People suddenly find that our lives have been occupied by a large number of facial information collection devices. Shopping malls, residential areas, and apps have begun to compulsorily obtain facial information. Our information is collected "without feeling”. These facial data information are often used in mobile payment, device unlocking, data analysis and other scenarios designed to a large number of personal privacy. These devices were originally designed to ensure user data security and provide convenience for people. However, because of the crazy collection and disorderly management of facial information by information processors, it has become one of the biggest privacy risks in today's Internet society.
Because the facial features of a person are the same as fingerprints, which are unique biometric information. Once illegally collected, it may endanger the personal and property safety of consumers, or even commit crimes. Many people suddenly realize that facial information data seems to be no longer our personal privacy information. This new social threat has triggered further public concerns about privacy and personal data security.
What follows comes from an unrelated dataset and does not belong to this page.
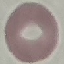 Result: negative for malaria parasites. Acquired by smartphone through the microscope eyepiece. Giemsa stain. Thin smear of blood. Automatically extracted cell patch, resized to 64 × 64 pixels.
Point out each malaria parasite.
This situation seems to be improving. The Supreme Court of China has promulgated many new regulations and judicial interpretations starting in 2020. The new justice undoubtedly provides a certain guarantee for the privacy of the people. But who knows what the next technology will steal our privacy? And while waiting for the answer and explanation from the law, how should the rights that have been violated be guarded?
It seems that interests cannot be considered by moral standards, and any immoral interests will infringe some people's rights to a certain extent. When I think about privacy issues from an ethical point of view, I will find that as people’s lives continue to alternate between virtual and real worlds, everyone’s moral standards are being challenged or changed. Because of the virtual form of digital media and the constantly changing communication methods, many traditional moral judgment standards are no longer applicable. Then we should be more vigilant while waiting for the delayed response of the law. On the one hand, this vigilance is a moral rethinking of existing cognition; on the other hand, for us in the real and virtual worlds, we must be wary of what digital media asks when it provides us with convenience and fun in life. And try to use investigation and thinking to fight against one-sided information.
The famous contemporary political commentator Walter Lippmann once said in his book "Public Opinion": The media can simplify the chaotic reality into a simple reality and pass it on to the public. And we must be vigilant in discussing the moral issues of digital media: do we really understand the truth or have all the information, instead of just being tamed by digital media technology and becoming a naked lamb?